Akil bildirisi tartışılıyor

Akil bildirisi tartışılıyor
Güncelleme:

Kadir İnanır'ın çağrısıyla toplanan akillerden bazıları bildiriyi imzalamadı. İmzalamayanlar arasında Hilal Kaplan da var. Fehmi Koru ise imzaladı. Peki imzalamayanların gerekçesi ne?

Hafta sonu 28 ismin davet edildiği, 10 kişinin katıldığı ve 20 kişinin imzaladığı ‘Akil İnsanlar’ toplantısı kamuoyunda tartışılmaya devam ediyor. ‘Akil İnsanlar’ heyetinde yer alan isimlerden Habertürk yazarı Fehmi Koru, “Silahlar derhal susmalı” başlıklı açıklamaya imza atmasını “Meslek hayatımının neredeyse bütününü teşkil eden bir süre içerisinde ülkenin nefesini kesen, 40 bin canını alan ve kimbilir ne kadar maddi kayba yol açan en çetrefilli sorununun çözümünde katkım olsun diye” sözleriyle gerekçelendirdi.

Bildiriye imza atmayı reddeden Sabah yazarı Hilal Kaplan ise “Sivillerin imzaladığı bir metnin, 'silahlı örgüt lideri' Öcalan'dan bile geride kalması esas sorundu. Zira yaşadığımız üç yıldan sonra PKK'ya 'sınır dışına çekil' çağrısında bile bulunamayan bir 'sivil' sözün, PKK'ya sınır dışına çekilmekten öte, silahsızlanma kongresini toplama çağrısında bulunan 'örgüt lideri' kadar bile olamaması kabul edilemez” dedi.

* _Verilen Malzeme_
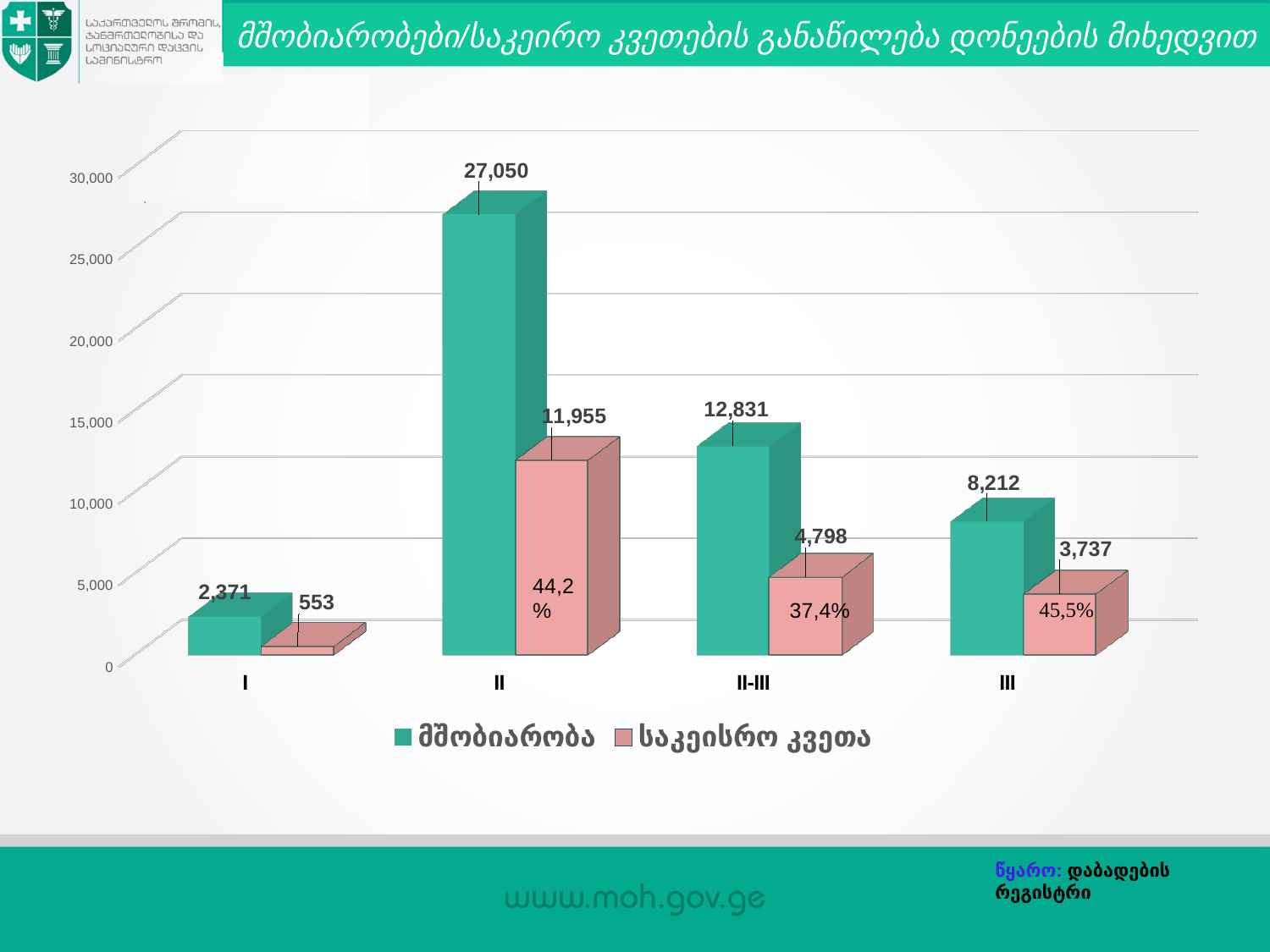
Which level has the highest მშობიარობა value? II What is the value of მშობიარობა for level III? 8,212 What percentage label is shown inside the საკეისრო კვეთა bar for level III? 45,5% What is the value of მშობიარობა for level II? 27,050 How many levels are shown on the x axis? 4 What is the value of საკეისრო კვეთა for level II-III? 4,798 How many series does the legend list? 2 Which is larger: საკეისრო კვეთა for level II-III or for level III? II-III What is the difference between მშობიარობა and საკეისრო კვეთა for level II? 15,095 Which level has the lowest საკეისრო კვეთა value? I What kind of chart is shown on the slide? bar chart What is the value of საკეისრო კვეთა for level I? 553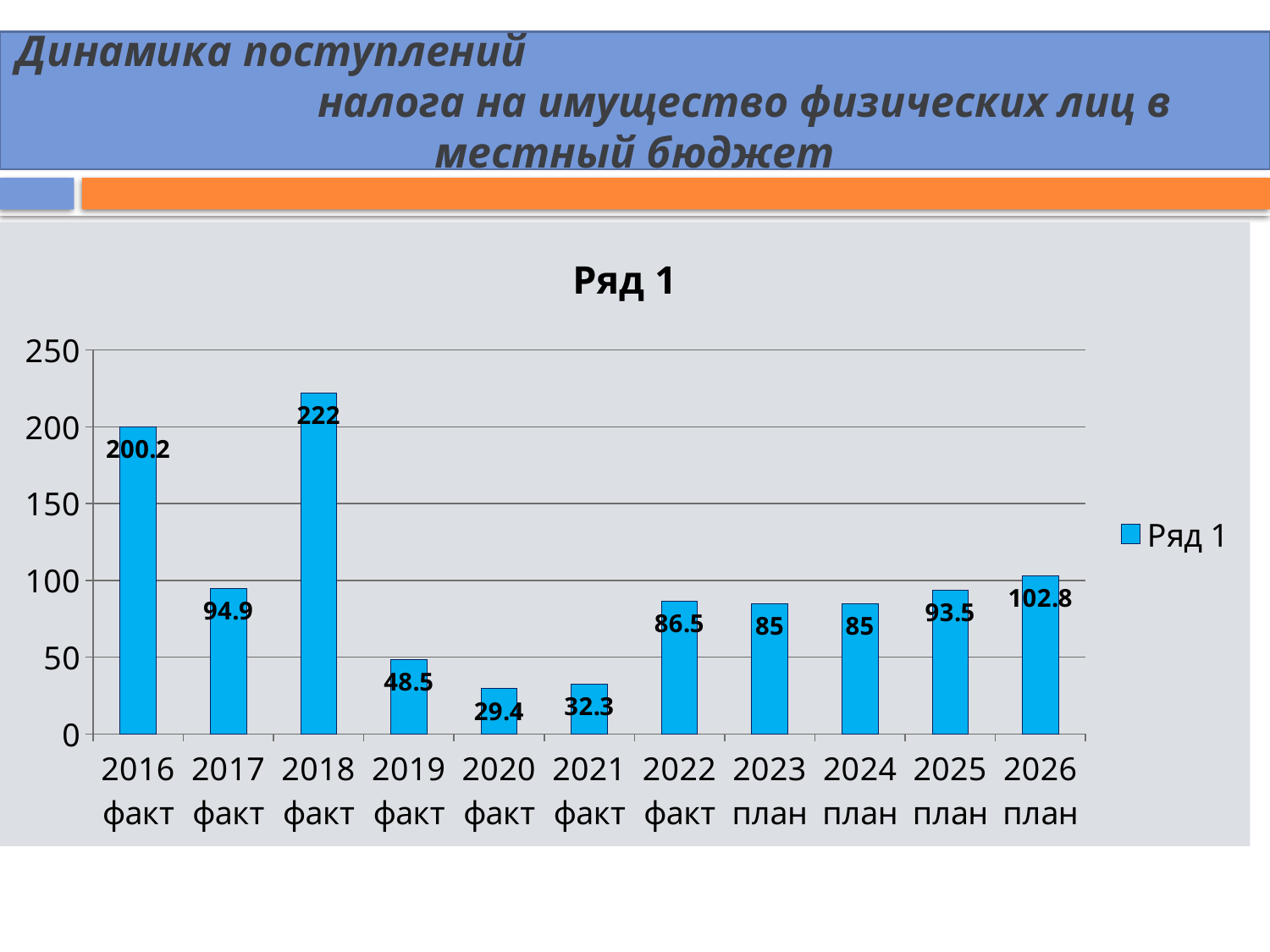
Is the value for 2022 факт greater or less than 100? less How many series does the legend list? 1 What is the difference between the values for 2018 факт and 2016 факт? 21.8 What is the value for 2018 факт? 222 What is the value for 2026 план? 102.8 What is the value for 2020 факт? 29.4 What kind of chart is shown on the slide? bar chart Do the values rise or fall from 2023 план to 2026 план? rise How many categories are shown on the x axis? 11 Which category has the highest value? 2018 факт Which is larger, the value for 2017 факт or the value for 2025 план? 2017 факт Which category has the lowest value? 2020 факт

* _Sorular_
- a) Akil bildirisiyle ilgili metne göre şu ifadelerin her birinin doğru olup olmadığını söyleyin; yanıtınızı evet ya da hayır diye verip metindeki belirleyici sözleri aynen alıntılayın.
(i) Toplantıya 28 kişi davet edildi.
(ii) Fehmi Koru bildiriyi imzalamadı.
(iii) Hilal Kaplan, Habertürk yazarıdır.
- b) Akil bildirisiyle ilgili metni kaldığı yerden alıp sürdürün.
Bu malzeme, metinden ayrı ve bağımsızdır.

* _Soruların Yanıtları_
- a)
(i) Evet: "Hafta sonu 28 ismin davet edildiği"
(ii) Hayır: "Fehmi Koru ise imzaladı."
(iii) Hayır: "Sabah yazarı Hilal Kaplan"

- b)
Fehmi Koru'nun Habertürk gazetesinin bugünkü (3 Ağustos 2015) nüshasında yayımlanan, "İmzalarımızın değeri" başlıklı yazısı şöyle:

BAZILARINA gereksiz görünebilecek mesleki hassasiyetlerim var benim: Kendimi bildim bileli meslek dışı görevler üstlenmekten kaçındığım gibi gazetecilik örgütleri dışındaki derneklere, örgütlere de katılmadım; ricaları kırma pahasına hiçbir ortak metne imza vermedim...

İsteyen dilediği derneğe ve örgüte katılabilir; bir metne imza vermek kadar onu imzalamayı reddetmek de teklifle karşılaşanın hakkıdır.

Her iki hassasiyetimin birer istisnası var: Önce “çözüm süreci” için oluşturulan“âkiller heyeti” içerisinde yer aldım; dün de o sürece katılmış bazı dostların talebi üzerine ortak bir metne imza attım.

Neden?

Basit bir sebepten: Meslek hayatımının neredeyse bütününü teşkil eden bir süre içerisinde ülkenin nefesini kesen, 40 bin canını alan ve kimbilir ne kadar maddi kayba yol açan en çetrefilli sorununun çözümünde katkım olsun diye...

Ufak da olsa katkı, katkıdır...

Silahların susmasına, insanlarımızın hayatlarını kaybetmemesine yarayacak başka ciddi talepler olduğunda onlara da kulak verebilir, katılabilirim...

Adı “barış süreci” konulan girişim, yakın zamana kadar, bayağı işe yaradı. 2009 yılından sonra, PKK, girişime cevap olarak “çatışmasızlık” ilan etti; neredeyse her gün ülkeyi yasa boğan çatışmalar ve sonucunda düştüğü yeri yakan teröre bağlı ölümler bıçakla kesilmiş gibi bitti.

İnkâr eden çarpılır.

Çatışmasızlık ortamı etkisini ülkenin her köşesinde ve her alanda belli etti. Aileler evlatlarını askere daha az endişe duyarak gönderdi; memurlar görevlendirildiklerinde ülkenin her köşesine sevinerek gider oldu; çocukları dağda bulunan aileler onlara kavuşacakları günü saymaya başladı.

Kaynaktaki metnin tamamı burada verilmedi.